IoT・AI
生成AIに新たな風「SLM(小規模言語モデル)」とは?
LLMとの違いや導入メリットを解説
掲載日:2025/10/21

ChatGPTを始めとする、テキスト生成を行う生成AIには主にLLM(大規模言語モデル)が搭載されている。しかし、最近はLLMと比べて低コストかつ特定のタスク処理に高いパフォーマンスを発揮する「SLM(小規模言語モデル)」に注目が集まっている。本記事ではSLMについて、概要や導入メリット、活用例などを解説する。
SLM(小規模言語モデル)とは
「SLM(小規模言語モデル)」とは、LLM(大規模言語モデル)と比べて少ないパラメーターで構成される言語モデルのことである。一般的にLLMが持つパラメーターの数は数百億~数兆だが、SLMは数億~数十億とされ、LLMよりも小型の言語モデルとなっている。
パラメーター数が多ければ多い言語モデルほど、より多くの情報を記憶し、より複雑な処理も可能になる。では、パラメーター数の少ないSLMは、LLMと比べて性能に劣ったモデルかというと、それは違う。
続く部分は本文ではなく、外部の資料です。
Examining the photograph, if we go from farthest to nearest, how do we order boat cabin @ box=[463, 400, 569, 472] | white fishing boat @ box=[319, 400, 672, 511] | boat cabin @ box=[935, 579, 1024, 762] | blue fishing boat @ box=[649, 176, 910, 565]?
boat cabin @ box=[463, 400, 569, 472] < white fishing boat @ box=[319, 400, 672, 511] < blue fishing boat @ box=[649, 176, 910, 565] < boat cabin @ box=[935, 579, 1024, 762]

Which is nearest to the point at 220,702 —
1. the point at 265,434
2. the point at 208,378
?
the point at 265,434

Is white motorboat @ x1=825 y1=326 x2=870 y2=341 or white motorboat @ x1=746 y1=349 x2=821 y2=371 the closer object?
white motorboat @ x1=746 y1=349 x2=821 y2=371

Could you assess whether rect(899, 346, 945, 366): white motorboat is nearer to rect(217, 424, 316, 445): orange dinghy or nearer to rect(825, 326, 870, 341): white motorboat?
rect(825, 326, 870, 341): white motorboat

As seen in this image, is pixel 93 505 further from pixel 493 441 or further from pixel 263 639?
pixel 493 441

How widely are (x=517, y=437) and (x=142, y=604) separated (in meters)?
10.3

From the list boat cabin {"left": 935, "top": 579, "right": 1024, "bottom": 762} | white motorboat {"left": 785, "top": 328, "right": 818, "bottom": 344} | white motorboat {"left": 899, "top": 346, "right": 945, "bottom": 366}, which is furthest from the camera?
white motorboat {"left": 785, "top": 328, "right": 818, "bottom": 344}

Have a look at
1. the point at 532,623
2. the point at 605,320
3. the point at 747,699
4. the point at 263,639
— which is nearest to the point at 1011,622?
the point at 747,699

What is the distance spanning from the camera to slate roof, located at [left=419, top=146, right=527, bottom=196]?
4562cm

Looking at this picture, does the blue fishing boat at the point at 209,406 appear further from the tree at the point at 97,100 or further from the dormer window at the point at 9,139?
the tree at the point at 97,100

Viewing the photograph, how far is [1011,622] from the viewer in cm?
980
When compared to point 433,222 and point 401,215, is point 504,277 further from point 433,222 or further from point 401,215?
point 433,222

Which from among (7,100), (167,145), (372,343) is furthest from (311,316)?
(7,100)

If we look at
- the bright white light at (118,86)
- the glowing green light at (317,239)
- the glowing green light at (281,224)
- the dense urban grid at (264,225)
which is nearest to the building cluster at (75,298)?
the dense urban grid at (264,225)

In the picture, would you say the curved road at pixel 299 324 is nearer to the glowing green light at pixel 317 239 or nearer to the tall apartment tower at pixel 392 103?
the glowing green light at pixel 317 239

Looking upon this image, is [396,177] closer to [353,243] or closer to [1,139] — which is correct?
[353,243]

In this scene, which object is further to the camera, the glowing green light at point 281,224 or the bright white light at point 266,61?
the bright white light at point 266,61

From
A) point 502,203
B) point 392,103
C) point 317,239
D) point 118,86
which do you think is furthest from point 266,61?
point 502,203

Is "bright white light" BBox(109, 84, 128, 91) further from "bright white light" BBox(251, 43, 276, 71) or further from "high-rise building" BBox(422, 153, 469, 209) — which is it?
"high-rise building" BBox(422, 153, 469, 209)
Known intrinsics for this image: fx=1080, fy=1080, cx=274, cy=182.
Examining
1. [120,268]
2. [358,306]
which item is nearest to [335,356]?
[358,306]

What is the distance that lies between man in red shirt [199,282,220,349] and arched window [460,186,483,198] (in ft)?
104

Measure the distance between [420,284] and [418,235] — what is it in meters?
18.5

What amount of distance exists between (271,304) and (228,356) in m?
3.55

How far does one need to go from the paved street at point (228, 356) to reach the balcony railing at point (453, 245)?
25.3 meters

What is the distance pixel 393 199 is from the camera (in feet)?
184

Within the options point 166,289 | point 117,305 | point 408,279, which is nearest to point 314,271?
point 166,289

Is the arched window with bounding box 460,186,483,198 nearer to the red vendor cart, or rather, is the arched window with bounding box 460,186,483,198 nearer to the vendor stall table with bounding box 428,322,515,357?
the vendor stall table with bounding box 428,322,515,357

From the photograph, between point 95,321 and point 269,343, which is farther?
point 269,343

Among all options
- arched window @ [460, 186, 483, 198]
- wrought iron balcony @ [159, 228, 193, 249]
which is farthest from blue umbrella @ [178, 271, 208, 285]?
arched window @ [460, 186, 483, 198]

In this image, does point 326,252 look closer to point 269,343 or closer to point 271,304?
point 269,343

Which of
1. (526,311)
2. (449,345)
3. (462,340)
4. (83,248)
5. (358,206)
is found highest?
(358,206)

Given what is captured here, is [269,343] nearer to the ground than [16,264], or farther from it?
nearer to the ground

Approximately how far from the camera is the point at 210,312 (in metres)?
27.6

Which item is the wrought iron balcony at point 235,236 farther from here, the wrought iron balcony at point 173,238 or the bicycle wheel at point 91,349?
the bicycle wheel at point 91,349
例えると、パラメーター数が多いLLMは広範な領域をそつなくこなす「何でも屋」であるのに対し、特定分野でのファインチューニング(微調整)が簡単なSLMは特定のタスクで高い精度を出す「専門家」だ。SLMとLLMは「用途」が異なるのである。
こうした特性から、SLMとLLMの大まかな使い分けについて、SLMを金融や医療などの特定領域やより正確性が求められる特定のタスクに、LLMをその他のタスクに用いることも考えられるだろう。
SLMが注目を集めている背景
SLMが注目される背景の一つに、コスト面でのメリットが挙げられる。SLMは、LLMと比べて必要な学習データおよび計算リソースが少ない。そのため、開発に必要なGPUの数やエネルギー消費量、設備投資額などを抑えられるのだ。
またプライバシーやセキュリティの面でもメリットがある。SLMはローカル環境での運用が可能であり、端末内で全ての処理が完了する。このため、入力データが外部に出ることがなく、情報漏えいリスクを抑えることができるのだ。
SLMを導入するメリット

ユーザー視点でのSLMを導入するメリットの一つが、ハルシネーションのリスクを抑えられることだ。ハルシネーションとは、生成AIが事実とは異なる情報を出力してしまう現象である。SLMでは特定の分野に絞って学習を行うため、学習過程で不要かつ余計な情報が介在するリスクが低く、ハルシネーションが発生しづらい。
ハルシネーションに対するリテラシーの向上は、ビジネスで生成AIを活用するうえで極めて重要である。生成AIが出力した情報をそのまま利用していると、業務の正確性やクライアントとの信頼関係などが毀損(きそん)してしまう可能性があるためだ。
特に正確性が求められる業務においては始めからハルシネーションが発生するリスクが低いSLMの活用が効果的なのである。
SLMの活用例
SLMはその特性上、より正確性や機密性が求められる特定分野での活用に適している。例えば法律分野では契約書のレビューや法律文書の解析など、医療分野では症状の診断支援や治療の提案など、金融分野では財務諸表の分析などにSLMは活用し得るだろう。
そのほかにも、パラメーター数が少なくデータ処理時間が早いため、チャットボットによる問い合わせ対応や製造分野におけるリアルタイムの異常検知などのタスクともSLMは相性が良い。
SLMの展望
2025年9月現在、SLMはマイクロソフト社やアップル社などのビッグテックも開発・提供を進めている。今後、LLMと同じくらい頻繁に聞くワードになるかもしれない。
一方、特定領域に特化するSLMは、パラメーター数が多く幅広いタスクに対応するLLMに汎用性の面では敵わない。またアウトプットの質を確保するためには、高品質なデータを一定数用意する必要もある。
今後はそれぞれメリット・デメリットがあるSLMとLLMとの使い分けが進むことで、高効率なAI活用を実現する企業が増える可能性がある。ベンダーとしてSLMの最新動向を押さえておくことで、クライアントのAI活用に寄与できる可能性が高まるだろう。